Masorti Movement and President's office trade accusations over Bar Mitzvah ceremony dispute

In April, Rehovot mayor Rahamim Malul called off the Bar Mitzva ceremony for four autistic boys at a special-needs school in Rehovot.

Pres. Rivlin  at the 13th annual Bar/Bat Mitzvah ceremony at the President’s Residence for boys and girls who were either injured themselves or who lost a parent or whose parents were permanently injured in a terrorist incident. (photo credit: Courtesy)
Pres. Rivlin at the 13th annual Bar/Bat Mitzvah ceremony at the President’s Residence for boys and girls who were either injured themselves or who lost a parent or whose parents were permanently injured in a terrorist incident.
(photo credit: Courtesy)
A rancorous dispute has broken out between the Masorti Movement and President Reuven Rivlin over a bar mitzva ceremony for autistic children, originally scheduled to take place in the children’s school in Rehovot.
The ceremony was part of a bar and bat mitzva program for special needs children in Israel run by the Masorti (Conservative) Movement around the country for almost 20 years.
In April, Mayor Rahamim Malul called off the bar mitzva ceremony for four autistic boys at a special-needs school in Rehovot, because he objected to it being conducted in a Masorti synagogue by a Masorti rabbi.
The Masorti Movement approached the Diaspora Affairs Ministry and asked it to find a suitable solution, and the ministry proposed the ceremony be held at the President’s Residence and began discussions with President’s Office to bring this about.
According to the Masorti Movement, it was proposed that the ceremony would be jointly officiated at the residence by Masorti Rabbi Mikie Goldstein and Orthodox Rabbi Dr. Benny Lau and this was the plan agreed upon.
However, the Masorti Movement says that the program subsequently sent out by the President’s Office did not include the participation of Goldstein and said the ceremony would be led by an Orthodox rabbi alone.
Senior rabbis from the Masorti Movement have now written to Rivlin to protest the decision, calling it “an act of cruelty,” and saying that it was based on the “contempt of Israel’s leaders for the sponsors of this program, the worldwide Conservative/ Masorti Movement.”
The movement believes that Rivlin personally intervened and “reneged” on the agreement that had been drawn up.
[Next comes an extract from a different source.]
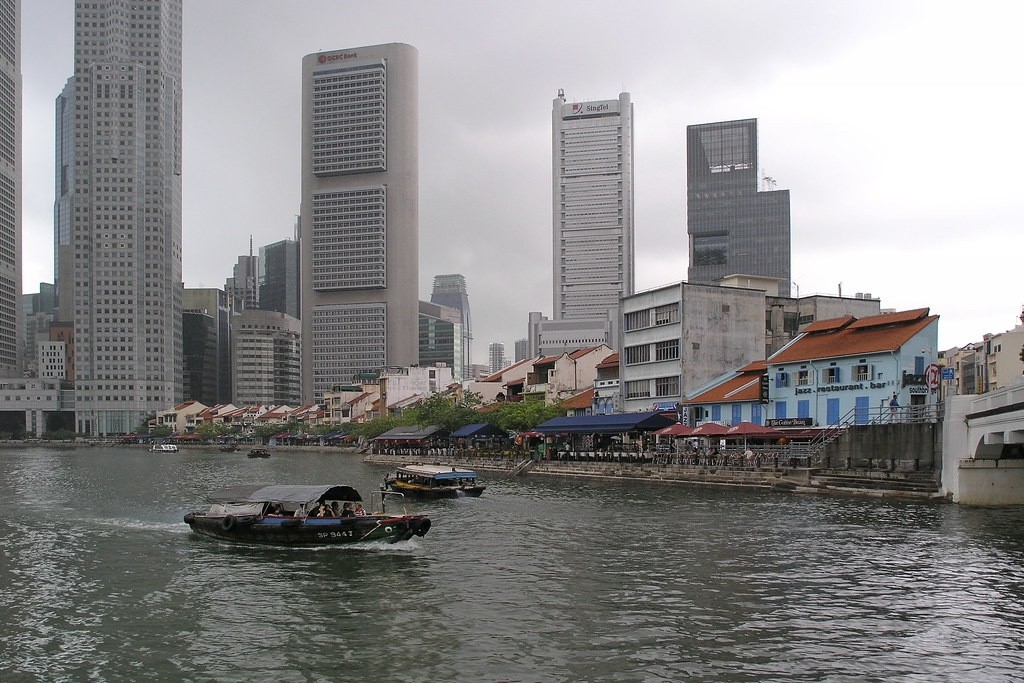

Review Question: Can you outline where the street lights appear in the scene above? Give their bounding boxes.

“A modern, scientific, humanitarian, democratic state cannot deny a program to disabled children simply because of your loathing for our Jewish philosophy and practice,” the rabbis said in their letter to Rivlin. They included Rabbi Julie Schonfeld, the executive vice president of the Masorti Movement’s Rabbinical Assembly, and Rabbi Steven Wernick, CEO of the United Synagogue of Conservative Judaism.
The President’s Office said in response that several compromise proposals were put forward, but that the Masorti Movement rejected them, including staging the ceremony outside the President’s Residence and then having the children join Rivlin at the residence afterward for a celebratory party.
“Unfortunately, religious figures seeking to advance their agenda through the cynical use of children refused to respond to every framework proposed by the President’s Office, and we are saddened by this approach,” the office said in response to the incident.
“In recent days, frantic efforts were made by the director-general of the President’s Office, the director-general of the Diaspora Affairs Ministry, and others to find an agreed upon solution to hold the event in a way that would not perpetuate the dispute, including holding the religious service at a different location, before the children come to the President’s Residence to celebrate, or holding the event at the President’s Residence without any rabbinical involvement at all from any denomination.
“But these too failed due to the obstinacy of the Masorti Movement to stick with the original plan to run the event themselves. The President’s Office once again invites the children to a festive reception in a way that will place them and only them at the center of the event,” the office said.
The Ruderman Foundation, which has contributed to the Masorti Movement’s bar and bat mitzva project, expressed disappointment with Rivlin and said that such incidents could negatively impact the affinity of American Jews to Israel.
“The American Jewish community both values it’s pluralistic nature and plays an outsized role in ensuring the security of the State of Israel,” said foundation president Jay Ruderman.
“President Rivlin should understand that the lack of religious pluralism in Israel is not reflected in the largest Jewish community outside of Israel, namely the United States. As the president of Israel, he should realize that the exclusion of religious leaders from one of the major Jewish religious movements could have repercussions on the relationship between American Jews and Israel.”